In the laboratory, the researchers created a nanofiber-based network using a process called electrospinning, which entails shooting a polymer stream onto a charged platform, and added chondroitin sulfate—a compound commonly found in many joint supplements—to serve as a growth trigger. After characterizing the fibers, they made a number of different scaffolds from either spun polymer or spun polymer plus chondroitin. They then used goat bone marrow-derived stem cells (a widely used model) and seeded them in various scaffolds to see how stem cells responded to the material.

Elisseeff  and her team watched the cells grow and found that compared to cells growing without scaffold, these cells developed into more voluminous, cartilage-like tissue. “The nanofibers provided a platform where a larger volume of tissue could be produced,” says Elisseeff, adding that 3-dimensional nanofiber scaffolds were more useful than the more common nanofiber sheets for studying cartilage defects in humans.

They’ve also experimented with animal models,

The investigators then tested their system in an animal model. They implanted the nanofiber scaffolds into damaged cartilage in the knees of rats, and compared the results to damaged cartilage in knees left alone.

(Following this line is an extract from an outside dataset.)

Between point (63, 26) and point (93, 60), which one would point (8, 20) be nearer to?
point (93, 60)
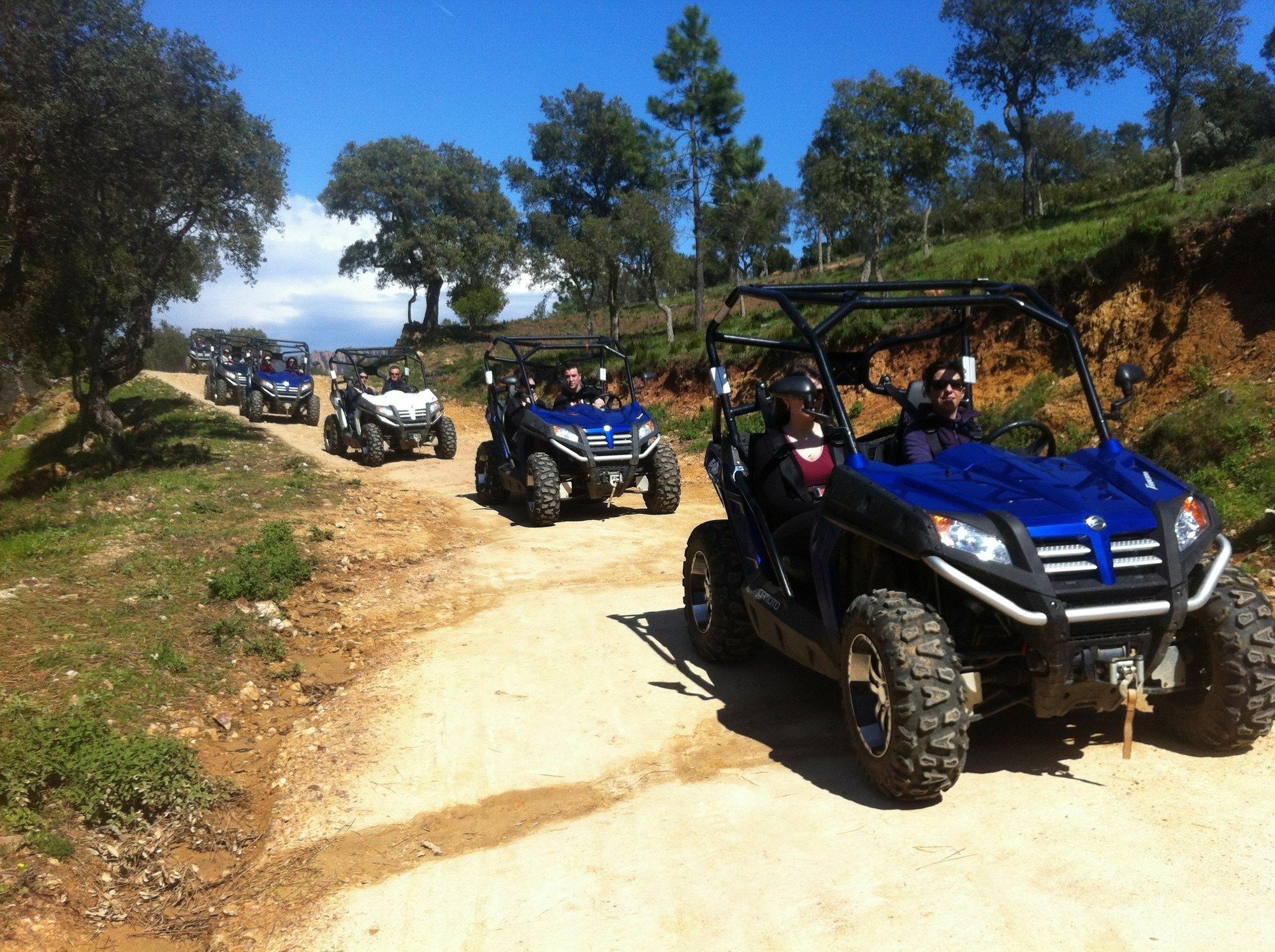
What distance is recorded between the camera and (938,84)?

They found that the use of the nanofiber scaffolds improved tissue development and repair as measured by the production of collagen, a component of cartilage. The nanofiber scaffolds resulted in greater production of a more durable type of collagen, which is usually lacking in surgically repaired cartilage tissue. In rats, for example, they found that the limbs with damaged cartilage treated with nanofiber scaffolds generated a higher percentage of the more durable collagen (type 2) than those damaged areas that were left untreated.

“Whereas scaffolds are generally pretty good at regenerating cartilage protein components in cartilage repair, there is often a lot of scar tissue-related type 1 collagen produced, which isn’t as strong,” says Elisseeff. “We found that our system generated more type 2 collagen, which ensures that cartilage lasts longer.”

“Creating a nanofiber network that enables us to more equally distribute cells and more closely mirror the actual cartilage extracellular environment are important advances in our work and in the field. These results are very promising,” she says.

I wouldn’t rush out yet for new cartilage . It’s likely to be several years before this is available to people.